| Extract provided |
____

Bloomberg
By Tim Jones
July 5, 2016
In Rutland, Vermont, Independence Day was marked by fireworks, picnics and bitter debate over whether to resist the arrival this fall of 100 Syrian refugees or to welcome the asylum-seekers to America.
Mayor Christopher Louras announced the resettlement in April to the surprise and puzzlement of many residents. It was presented as a fait accompli in a celebratory press conference. And it provoked a backlash.
QuickTake Syria’s Civil War
Opponents want the October arrival stopped or put on hold. Last week, they petitioned the U.S. State Department to suspend the plan, arguing in a 171-page filing that the town’s challenges with opiate addiction and a poor economy should disqualify Rutland as a refuge. They want a public vote on whether to allow the Syrians in.
“That’s not going to happen,” Louras said in an interview. “We don’t get to vote on who our neighbors are. That’s objectionable and offensive.”
Across the U.S., about 5,000 Syrian refugees have been approved for resettlement, according to the Department of Homeland Security, with another 5,000 to 6,000 awaiting completion of security checks. The controversy in this Green Mountain town of 16,000 shows the political potency of immigration and fear of terrorism, issues that have propelled the presidential campaign of Republican Donald Trump.
Congressional Republicans have warned that Islamic State terrorists may be part of the inflow, and Trump has called for a ban on Muslim immigration. He carried Rutland County in Vermont’s March 1 Republican presidential primary, even as Vermont U.S. Senator Bernie Sanders carried the Democratic vote over Hillary Clinton. Sanders has said plans to accept Syrians should remain unchanged.

____

| What you are asked to do |
Transcribe the part of the Rutland refugee article starting with "Across the U.S., about" and going on through "Republican Donald Trump.". Work only from the article on Rutland's refugee resettlement shown above.

| Data |
____

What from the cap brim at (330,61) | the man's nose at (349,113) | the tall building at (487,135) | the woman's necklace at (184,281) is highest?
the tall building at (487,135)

____

| Answer for the task |
Across the U.S., about 5,000 Syrian refugees have been approved for resettlement, according to the Department of Homeland Security, with another 5,000 to 6,000 awaiting completion of security checks. The controversy in this Green Mountain town of 16,000 shows the political potency of immigration and fear of terrorism, issues that have propelled the presidential campaign of Republican Donald Trump.